(sometimes called the Sacred Band)

While several modern countries debate about letting gays into the military, things were quite different in Ancient Greece.

The idea of forming an entirely military unit based on fighters-lovers was conceived in Plato's Symposium. However it was not Athens, but rather Thebes that first adopted the idea and formed an elite unite and named it "The Holy Legion". The legion was based on pairs of lovers (most of them young aristocrats) who were trained to fight together, out of the assumption that no man would want to seem incompetent in battle in front of his lover, and would want to defend his lover to the best of his ability.

The Holy Legion was crucially instrumental in the Theban victory over Sparta in The Battle of Leuctra (371 BC), which ended the supremecy of Sparta in Greece that was attained after the end of the Second Peloponesian War. In all its history it never lost a single battle until The Battle of Chaironeia (337 BC) against Philip of Macedonia, in which the legionmen fought until not one of them remained alive. This battle also marked the end of the independant Theban polis.
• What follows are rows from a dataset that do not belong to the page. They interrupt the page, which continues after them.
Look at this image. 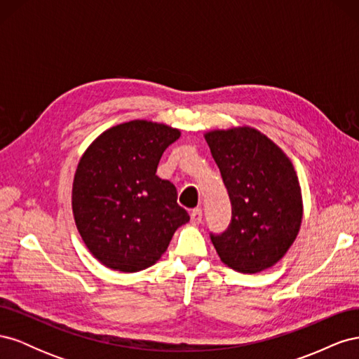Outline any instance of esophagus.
I'll return each mask as SVG.
<instances>
[{
	"label": "esophagus",
	"instance_id": "1",
	"mask_svg": "<svg viewBox=\"0 0 359 359\" xmlns=\"http://www.w3.org/2000/svg\"><path fill=\"white\" fill-rule=\"evenodd\" d=\"M201 222H202V210H201V208L193 210V211L190 212V223H191L193 226H196V224H199Z\"/></svg>",
	"mask_w": 359,
	"mask_h": 359
}]
</instances>
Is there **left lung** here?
Masks as SVG:
<instances>
[{
	"instance_id": "8db88e82",
	"label": "left lung",
	"mask_w": 359,
	"mask_h": 359,
	"mask_svg": "<svg viewBox=\"0 0 359 359\" xmlns=\"http://www.w3.org/2000/svg\"><path fill=\"white\" fill-rule=\"evenodd\" d=\"M220 169L232 220L211 241L222 262L244 274L274 266L297 240L302 194L297 170L277 144L243 126L203 135Z\"/></svg>"
}]
</instances>
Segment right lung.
<instances>
[{"instance_id":"add662e5","label":"right lung","mask_w":359,"mask_h":359,"mask_svg":"<svg viewBox=\"0 0 359 359\" xmlns=\"http://www.w3.org/2000/svg\"><path fill=\"white\" fill-rule=\"evenodd\" d=\"M180 136L168 124L133 119L104 130L82 154L73 217L86 248L106 268L137 273L154 265L190 220L173 184L156 175L161 154Z\"/></svg>"}]
</instances>
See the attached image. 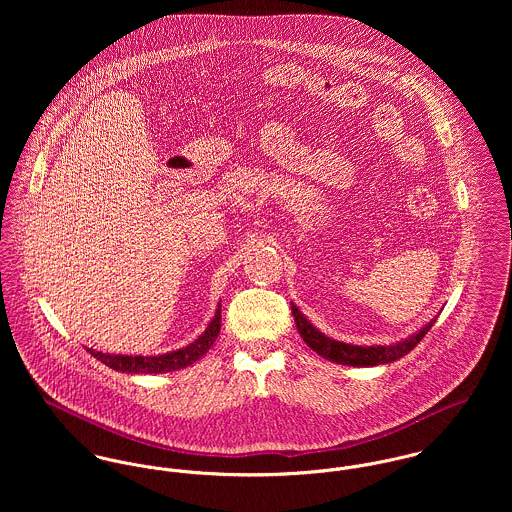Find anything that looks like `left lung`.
I'll use <instances>...</instances> for the list:
<instances>
[{
	"label": "left lung",
	"instance_id": "left-lung-1",
	"mask_svg": "<svg viewBox=\"0 0 512 512\" xmlns=\"http://www.w3.org/2000/svg\"><path fill=\"white\" fill-rule=\"evenodd\" d=\"M293 319L297 325V331L301 335V339L307 343V347H311L317 355H321L327 361H333L337 365L349 366H376L386 365L392 361L402 359L404 355H408L422 339L424 335L432 329V325L436 323V319H432L426 327H422L416 335H412L410 339H404L400 343L394 345H376V347H361V345H349V343H341L335 339L325 337L319 329H315L305 317L303 313L292 303Z\"/></svg>",
	"mask_w": 512,
	"mask_h": 512
}]
</instances>
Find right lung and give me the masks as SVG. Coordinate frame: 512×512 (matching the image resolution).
I'll return each mask as SVG.
<instances>
[{"label":"right lung","instance_id":"1","mask_svg":"<svg viewBox=\"0 0 512 512\" xmlns=\"http://www.w3.org/2000/svg\"><path fill=\"white\" fill-rule=\"evenodd\" d=\"M220 333V305L213 317V321L209 323V327L205 329V333L195 339L189 347H183L179 351L167 353V355H157V357H142V355H108V353H100L94 349H86L94 359H98L100 363H104L114 370L120 372H134V374H161V372H171V370H179L185 366L193 365L195 361H199L217 341Z\"/></svg>","mask_w":512,"mask_h":512}]
</instances>
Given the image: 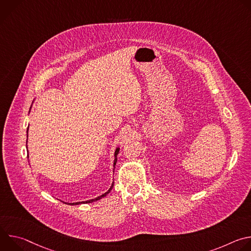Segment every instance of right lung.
<instances>
[{"label": "right lung", "instance_id": "1", "mask_svg": "<svg viewBox=\"0 0 251 251\" xmlns=\"http://www.w3.org/2000/svg\"><path fill=\"white\" fill-rule=\"evenodd\" d=\"M27 131H28V127H27ZM118 153H119V148H117L116 149V151H115V154H114V156H115V160H114V169H115V165H116V162H117V155H118ZM113 185L114 184H112V186H111V188L107 191L105 194H103V195H101L100 197H97L96 199H92V200H89V201H78V202H67V204H71V205H76V204H80V203H89V202H93V201H98V200H100V199H102V198H104V197H106L107 195H108L109 193H110V191L112 190V188H113Z\"/></svg>", "mask_w": 251, "mask_h": 251}]
</instances>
Plutarch tells great heroic stories about the Holy Legion, the most famous of which is: a legioner and a macedonian soldier were dueling in Chaironeia, when the legioner accidentally stepped on a stone and fell down on his stomach, the macedonian was going to kill the theban, when the theban said: "Wait just a second and let me turn so that I'm on my back and then you could kill me." The macedonian wondered and asked him why he was making such an odd request, to which the legioner answered:"So that if my lover comes looking for me after the battle is over he won't find me with a sword in my back and think that I was killed while fleeing." The macedonian then let the legioner turn over and then killed him.